Personal information
- Date of birth: 4 September 2002 (age 24)
- Place of birth: Prague, Czech Republic
- Height: 1.78 m (5 ft 10 in)
- Position: Midfielder

Team information
- Current team: Dukla Prague

Youth career
- Aritma Prague
- 0000–2021: Dukla Prague

Senior career*
- Years: Team / Apps / (Gls)
- 2021–: Dukla Prague / 139 / (12)
- 2026: → Viktoria Žižkov (loan) / 3 / (0)

= Štěpán Šebrle =

Czech footballer (born 2002)

Štěpán Šebrle (born 4 September 2002) is a Czech professional footballer. He plays as a midfielder for Dukla Prague.

==Career==
From the age of nine years-old, he was a part of the FK Dukla Prague football team having started at SK Aritma Prague. At the age of eighteen, he signed a professional contract and made his debut in the first team. He helped the club gain promotion to the Czech First League in 2024, and in the August of that year signed a new three-year contract with the club. That month, he scored his first goal in the top flight for the club, in a 3–0 win over Dynamo České Budějovice.

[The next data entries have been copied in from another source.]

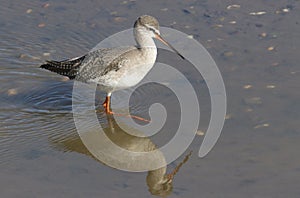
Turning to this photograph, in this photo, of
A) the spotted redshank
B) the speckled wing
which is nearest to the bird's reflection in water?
the spotted redshank

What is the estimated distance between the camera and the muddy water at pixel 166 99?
7492 millimetres

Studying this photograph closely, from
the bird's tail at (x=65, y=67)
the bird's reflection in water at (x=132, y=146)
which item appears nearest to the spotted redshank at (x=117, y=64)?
the bird's tail at (x=65, y=67)

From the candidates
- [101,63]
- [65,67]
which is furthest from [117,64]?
[65,67]

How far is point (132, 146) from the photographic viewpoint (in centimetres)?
848

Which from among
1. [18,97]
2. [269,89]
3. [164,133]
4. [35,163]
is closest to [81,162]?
[35,163]

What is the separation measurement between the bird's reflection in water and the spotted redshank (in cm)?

On 13 January 2026, Šebrle joined FK Viktoria Žižkov on a half-year loan deal.

==Personal life==
He was born in Prague on 4 September 2002. He is the son of 2004 Olympic Games champion decathlete Roman Šebrle and his wife Eva Kasalová, a middle-distance runner. His sister Kateřina also played football, for Slavia Prague and the Czech women's under-17 national team.